I swear I can feel the bullet shift beside his spine as I press the barrel in. I know I am right. I am just not sure yet exactly what I am right about. You get to be my age you have to trust your gut instincts more and more. Neurons take their sweet time. Driving like old people.
“Something on your mind?” asks Joe, calmly. He tries to catch my eye in the mirror but misses the angle, only sees himself.

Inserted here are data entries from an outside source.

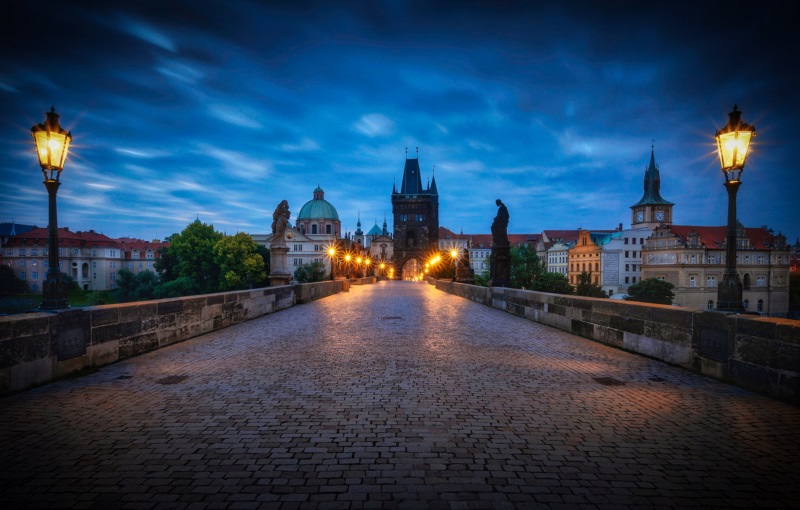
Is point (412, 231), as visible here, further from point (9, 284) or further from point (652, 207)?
point (9, 284)

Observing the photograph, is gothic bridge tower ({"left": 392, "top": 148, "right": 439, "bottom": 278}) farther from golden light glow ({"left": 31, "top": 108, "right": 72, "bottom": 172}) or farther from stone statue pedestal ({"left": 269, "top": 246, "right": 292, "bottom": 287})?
golden light glow ({"left": 31, "top": 108, "right": 72, "bottom": 172})

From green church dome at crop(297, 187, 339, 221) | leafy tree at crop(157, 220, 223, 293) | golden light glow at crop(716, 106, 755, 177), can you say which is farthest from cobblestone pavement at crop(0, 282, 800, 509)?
green church dome at crop(297, 187, 339, 221)

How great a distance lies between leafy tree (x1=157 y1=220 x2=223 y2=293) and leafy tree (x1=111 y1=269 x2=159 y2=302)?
407 centimetres

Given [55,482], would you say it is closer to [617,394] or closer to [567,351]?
[617,394]

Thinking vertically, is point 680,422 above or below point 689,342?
below

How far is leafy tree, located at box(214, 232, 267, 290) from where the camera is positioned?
58097 millimetres

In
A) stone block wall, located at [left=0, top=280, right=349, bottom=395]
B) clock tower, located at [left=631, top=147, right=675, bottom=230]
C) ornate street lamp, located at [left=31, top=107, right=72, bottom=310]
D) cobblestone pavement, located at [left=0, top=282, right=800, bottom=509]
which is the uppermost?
clock tower, located at [left=631, top=147, right=675, bottom=230]

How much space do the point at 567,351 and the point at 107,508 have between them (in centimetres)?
655

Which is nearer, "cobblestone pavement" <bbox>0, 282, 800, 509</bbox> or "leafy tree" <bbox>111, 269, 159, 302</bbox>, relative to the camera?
"cobblestone pavement" <bbox>0, 282, 800, 509</bbox>

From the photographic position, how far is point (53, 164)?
5781 mm

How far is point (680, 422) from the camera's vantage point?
3838mm

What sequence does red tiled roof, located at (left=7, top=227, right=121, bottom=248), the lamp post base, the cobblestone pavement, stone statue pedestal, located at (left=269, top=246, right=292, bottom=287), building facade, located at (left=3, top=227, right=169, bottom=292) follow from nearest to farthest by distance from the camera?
the cobblestone pavement < the lamp post base < stone statue pedestal, located at (left=269, top=246, right=292, bottom=287) < building facade, located at (left=3, top=227, right=169, bottom=292) < red tiled roof, located at (left=7, top=227, right=121, bottom=248)

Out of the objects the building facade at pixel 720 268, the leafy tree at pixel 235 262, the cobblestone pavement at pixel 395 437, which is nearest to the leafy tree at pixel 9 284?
the leafy tree at pixel 235 262

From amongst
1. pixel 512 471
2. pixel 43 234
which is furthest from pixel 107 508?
pixel 43 234
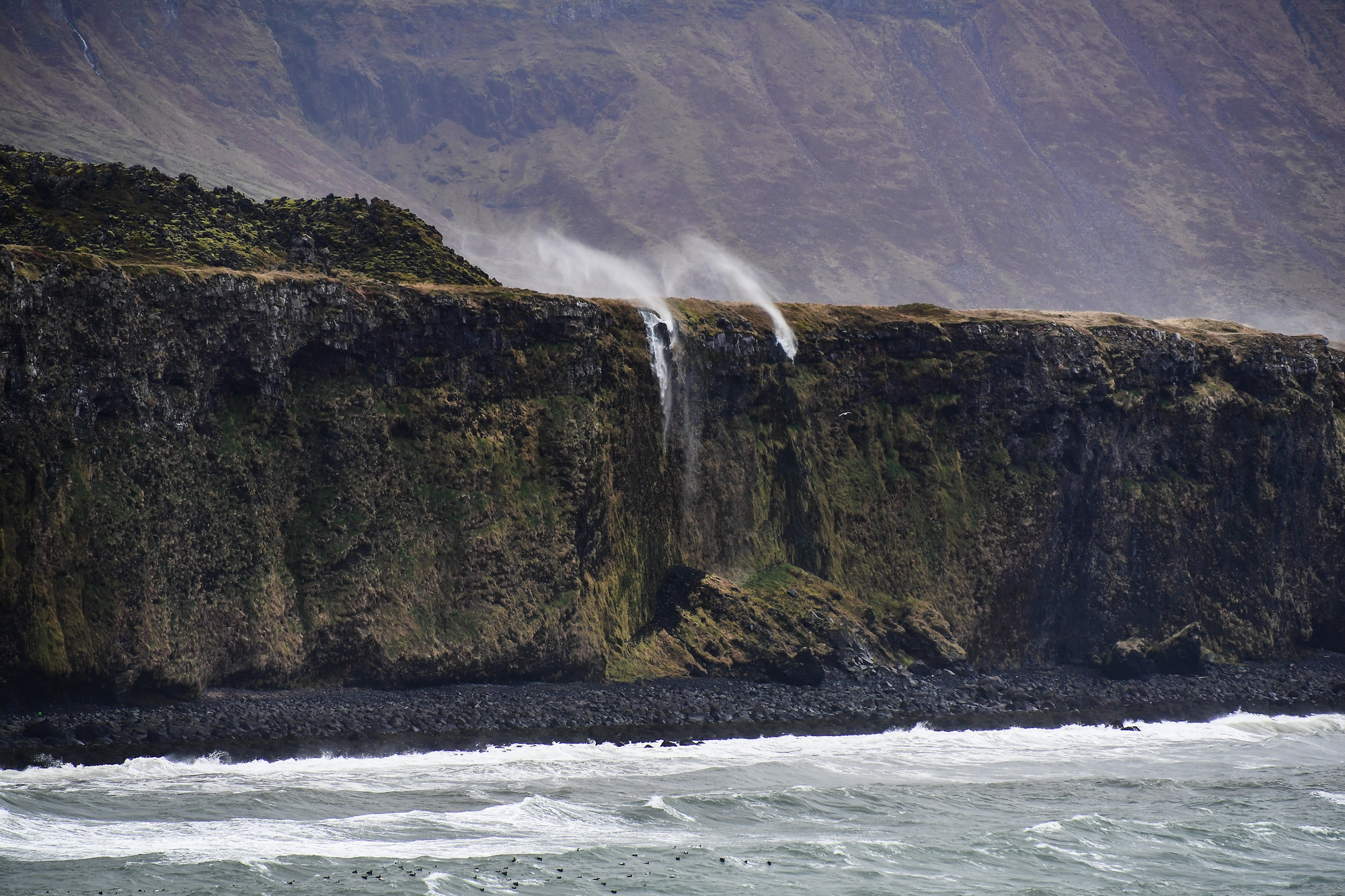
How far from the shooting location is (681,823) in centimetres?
4650

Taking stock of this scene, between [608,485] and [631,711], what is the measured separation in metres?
9.98

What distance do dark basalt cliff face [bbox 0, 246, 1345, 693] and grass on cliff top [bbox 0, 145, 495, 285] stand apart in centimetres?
481

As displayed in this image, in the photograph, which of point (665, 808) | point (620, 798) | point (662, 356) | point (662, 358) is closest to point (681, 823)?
→ point (665, 808)

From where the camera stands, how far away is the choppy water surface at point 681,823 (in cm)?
3922

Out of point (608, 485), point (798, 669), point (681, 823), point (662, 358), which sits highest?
point (662, 358)

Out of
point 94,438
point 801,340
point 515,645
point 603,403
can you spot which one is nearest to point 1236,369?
point 801,340

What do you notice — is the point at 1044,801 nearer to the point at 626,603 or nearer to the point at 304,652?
the point at 626,603

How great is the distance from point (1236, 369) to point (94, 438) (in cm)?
5771

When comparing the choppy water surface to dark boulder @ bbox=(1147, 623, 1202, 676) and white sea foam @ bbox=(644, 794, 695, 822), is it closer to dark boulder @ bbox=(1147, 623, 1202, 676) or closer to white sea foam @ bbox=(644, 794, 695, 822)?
white sea foam @ bbox=(644, 794, 695, 822)

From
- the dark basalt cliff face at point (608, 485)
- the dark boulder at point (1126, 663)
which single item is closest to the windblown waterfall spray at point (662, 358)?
the dark basalt cliff face at point (608, 485)

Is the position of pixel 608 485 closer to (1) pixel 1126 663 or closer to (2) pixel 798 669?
(2) pixel 798 669

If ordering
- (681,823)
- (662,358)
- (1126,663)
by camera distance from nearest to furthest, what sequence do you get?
(681,823) < (662,358) < (1126,663)

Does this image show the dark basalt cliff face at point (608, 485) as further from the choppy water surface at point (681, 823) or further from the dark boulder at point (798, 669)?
the choppy water surface at point (681, 823)

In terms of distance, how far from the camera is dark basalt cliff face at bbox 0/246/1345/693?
170ft
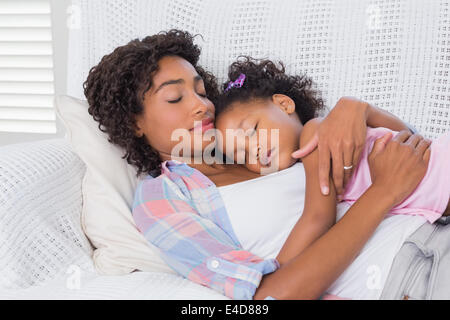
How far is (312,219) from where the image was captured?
3.62 ft

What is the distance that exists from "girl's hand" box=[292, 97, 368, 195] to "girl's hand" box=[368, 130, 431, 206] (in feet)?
0.16

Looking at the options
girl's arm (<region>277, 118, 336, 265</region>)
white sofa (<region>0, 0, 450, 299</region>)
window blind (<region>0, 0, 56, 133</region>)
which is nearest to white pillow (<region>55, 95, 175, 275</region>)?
white sofa (<region>0, 0, 450, 299</region>)

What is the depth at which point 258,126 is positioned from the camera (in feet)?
4.17

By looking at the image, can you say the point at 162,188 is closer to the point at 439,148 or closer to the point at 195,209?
the point at 195,209

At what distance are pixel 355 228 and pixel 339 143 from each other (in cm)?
19

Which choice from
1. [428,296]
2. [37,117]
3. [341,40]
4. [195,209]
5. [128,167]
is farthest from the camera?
[37,117]

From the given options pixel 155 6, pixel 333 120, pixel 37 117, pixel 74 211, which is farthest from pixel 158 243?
pixel 37 117

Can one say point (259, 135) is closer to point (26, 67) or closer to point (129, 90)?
point (129, 90)

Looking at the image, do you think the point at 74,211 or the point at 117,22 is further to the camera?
the point at 117,22

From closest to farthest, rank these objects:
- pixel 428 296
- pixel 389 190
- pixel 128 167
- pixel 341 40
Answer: pixel 428 296 → pixel 389 190 → pixel 128 167 → pixel 341 40

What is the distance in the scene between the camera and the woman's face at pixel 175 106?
1279 mm

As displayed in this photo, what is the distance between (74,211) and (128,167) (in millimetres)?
178

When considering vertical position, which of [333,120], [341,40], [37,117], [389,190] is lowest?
[37,117]

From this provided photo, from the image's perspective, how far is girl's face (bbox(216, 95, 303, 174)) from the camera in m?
1.26
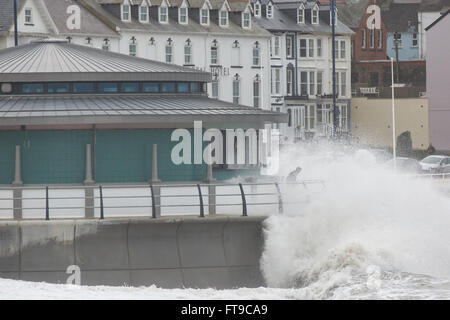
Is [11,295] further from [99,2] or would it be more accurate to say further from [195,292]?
[99,2]

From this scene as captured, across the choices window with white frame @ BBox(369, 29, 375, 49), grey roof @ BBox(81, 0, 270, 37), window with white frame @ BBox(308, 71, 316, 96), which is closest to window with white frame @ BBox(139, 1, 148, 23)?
grey roof @ BBox(81, 0, 270, 37)

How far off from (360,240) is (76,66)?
41.1 feet

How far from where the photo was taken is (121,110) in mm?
45750

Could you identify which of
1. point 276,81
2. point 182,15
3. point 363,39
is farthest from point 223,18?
point 363,39

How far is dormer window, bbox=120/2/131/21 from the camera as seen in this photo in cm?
9375

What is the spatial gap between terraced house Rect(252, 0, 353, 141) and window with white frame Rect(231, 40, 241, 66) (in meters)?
4.18

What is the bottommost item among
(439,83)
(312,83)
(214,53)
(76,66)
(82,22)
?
(76,66)

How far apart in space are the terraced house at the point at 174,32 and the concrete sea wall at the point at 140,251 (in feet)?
149

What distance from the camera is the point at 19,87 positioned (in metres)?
48.3

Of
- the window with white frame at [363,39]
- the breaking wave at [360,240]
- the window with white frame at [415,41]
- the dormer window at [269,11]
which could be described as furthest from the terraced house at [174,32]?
the breaking wave at [360,240]

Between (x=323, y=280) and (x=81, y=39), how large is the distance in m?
52.7

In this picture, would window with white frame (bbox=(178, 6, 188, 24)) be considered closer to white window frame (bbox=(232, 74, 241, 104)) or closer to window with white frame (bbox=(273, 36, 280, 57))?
white window frame (bbox=(232, 74, 241, 104))

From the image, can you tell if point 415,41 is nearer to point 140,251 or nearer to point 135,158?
point 135,158

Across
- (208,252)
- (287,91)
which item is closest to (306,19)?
(287,91)
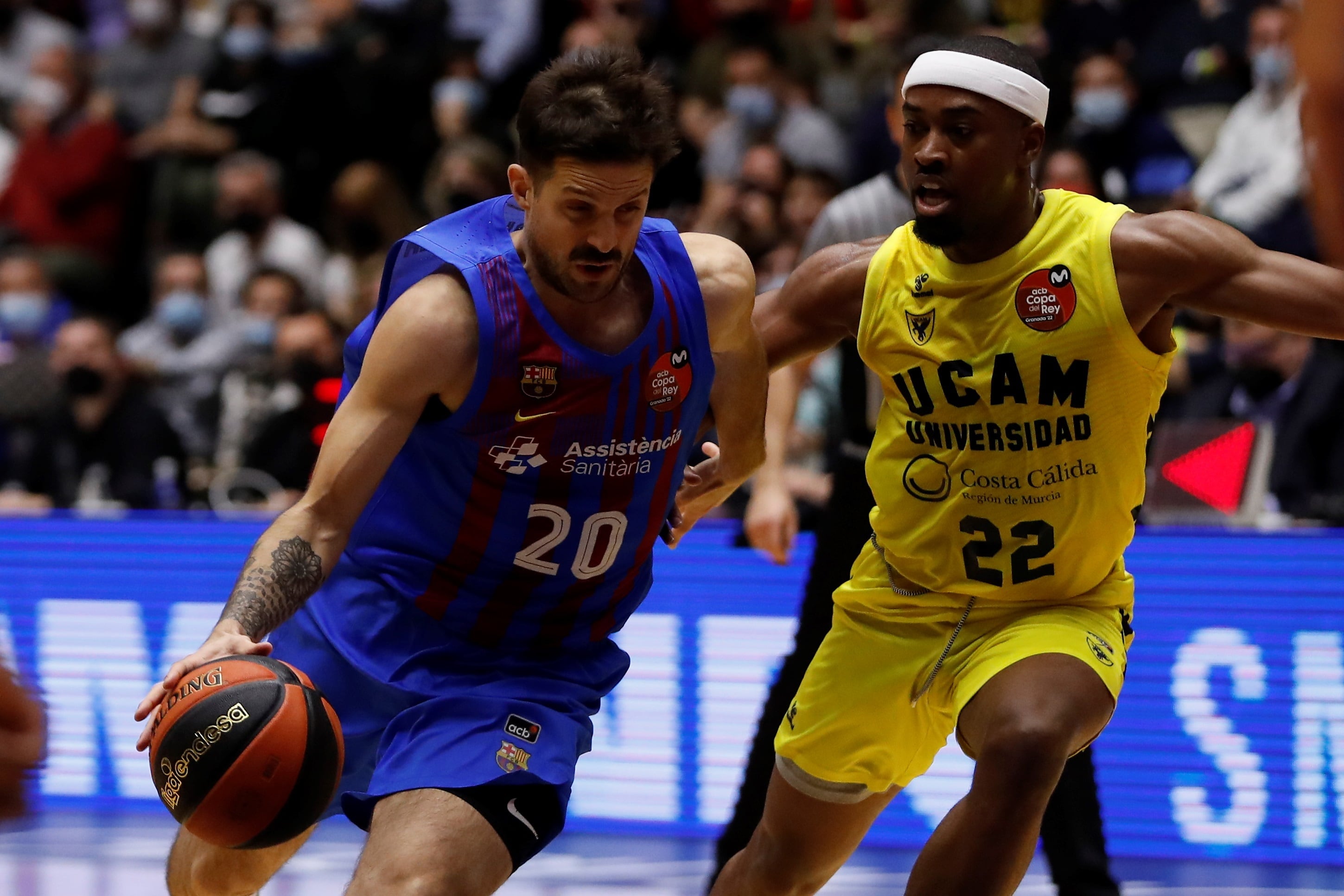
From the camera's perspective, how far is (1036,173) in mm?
4480

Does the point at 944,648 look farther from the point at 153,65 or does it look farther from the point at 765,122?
the point at 153,65

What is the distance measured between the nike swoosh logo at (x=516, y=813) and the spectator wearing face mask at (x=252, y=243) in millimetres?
8028

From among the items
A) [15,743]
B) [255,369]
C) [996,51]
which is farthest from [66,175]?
[15,743]

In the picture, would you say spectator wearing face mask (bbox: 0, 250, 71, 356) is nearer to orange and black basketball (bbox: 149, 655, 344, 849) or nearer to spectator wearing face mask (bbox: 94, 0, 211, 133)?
spectator wearing face mask (bbox: 94, 0, 211, 133)

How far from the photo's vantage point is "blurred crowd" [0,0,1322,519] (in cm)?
891

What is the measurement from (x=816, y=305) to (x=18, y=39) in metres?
→ 11.5

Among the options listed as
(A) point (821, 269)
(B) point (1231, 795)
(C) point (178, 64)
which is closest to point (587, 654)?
(A) point (821, 269)

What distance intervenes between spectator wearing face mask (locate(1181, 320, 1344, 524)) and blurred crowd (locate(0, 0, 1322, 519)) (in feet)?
0.05

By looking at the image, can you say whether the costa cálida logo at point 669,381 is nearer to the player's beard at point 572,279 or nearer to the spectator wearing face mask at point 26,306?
the player's beard at point 572,279

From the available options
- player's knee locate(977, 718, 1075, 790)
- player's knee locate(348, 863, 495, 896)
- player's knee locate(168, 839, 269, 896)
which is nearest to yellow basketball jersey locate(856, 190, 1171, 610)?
player's knee locate(977, 718, 1075, 790)

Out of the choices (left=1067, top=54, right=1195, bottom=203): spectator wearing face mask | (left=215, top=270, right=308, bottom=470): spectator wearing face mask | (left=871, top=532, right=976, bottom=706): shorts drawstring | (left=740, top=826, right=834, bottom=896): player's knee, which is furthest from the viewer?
(left=1067, top=54, right=1195, bottom=203): spectator wearing face mask

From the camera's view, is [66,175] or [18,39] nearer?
[66,175]

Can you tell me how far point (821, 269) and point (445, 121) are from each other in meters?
7.79

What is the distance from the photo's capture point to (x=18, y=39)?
14031 mm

“Yeah. I’m wondering why you and Nick just sent Xt— Nichole … to a house that used to be owned by the guy she shot back in March.”
“What?” asks Josh.
“Wasn
’t hard to pick his name out of the news article,” I say. “He was the only one older than twelve that died.”
“And … it’s … his house?” As confused as he is right now, Josh wisely keeps his hands on the steering wheel. He is not supposed to know anything, but then technically neither am I. And we are already past “fuck it.”
“Yeah. But he sold it two weeks after he died. Or maybe … Doesn’t matter.” My head is throbbing. This sounds insane. And that’s why I know something is wrong. “That’s where … she is now, selling cookies door-to-door. The only girl in the country doing that today.”
Josh turns his head towards Joe and raises an eyebrow. Joe just stares straight ahead.
“Your daughter know you borrowed one of her uniforms?” I ask Joe.
“I don’t understand,” says Josh.
Neither do I, yet. But I’m going to, before this day is through. One way or another.
“Out, now,” I say, prodding Joe with the barrel of the gun. I want to just do it right there, but we will need the car and I do not want to drive with the stink. I keep the handgun framed by his back the entire time, hidden from any traffic that might pass by, unlikely as that seems. He kneels without my asking, does not struggle as I take his gun and throw it in the back of the car. I also collect his phone, look back through recent messages, but he has already deleted the logs. I hurl it at the ground. It bounces, rather than shatters. That used to be so much more impressive.
“Ed—” Josh tries, but I wave him off, moving to get a better angle, where I can keep both of them in sight at once, just in case. This brings me around in front of Joe. He shakes his head.
“You should be thanking me,” Joe says. I want to laugh and cry.
“Should I?”
“Nick wanted to use you,” he says. “I was the one who suggested her instead. Someone unknown, from outside the area. Expendable.”
“For what?”
“I have no idea,” he says. “Honestly, I don’t. Something big. Sowing chaos. Infiltrating other groups. Cell leaders, fixers maybe. I think he’s just getting started.”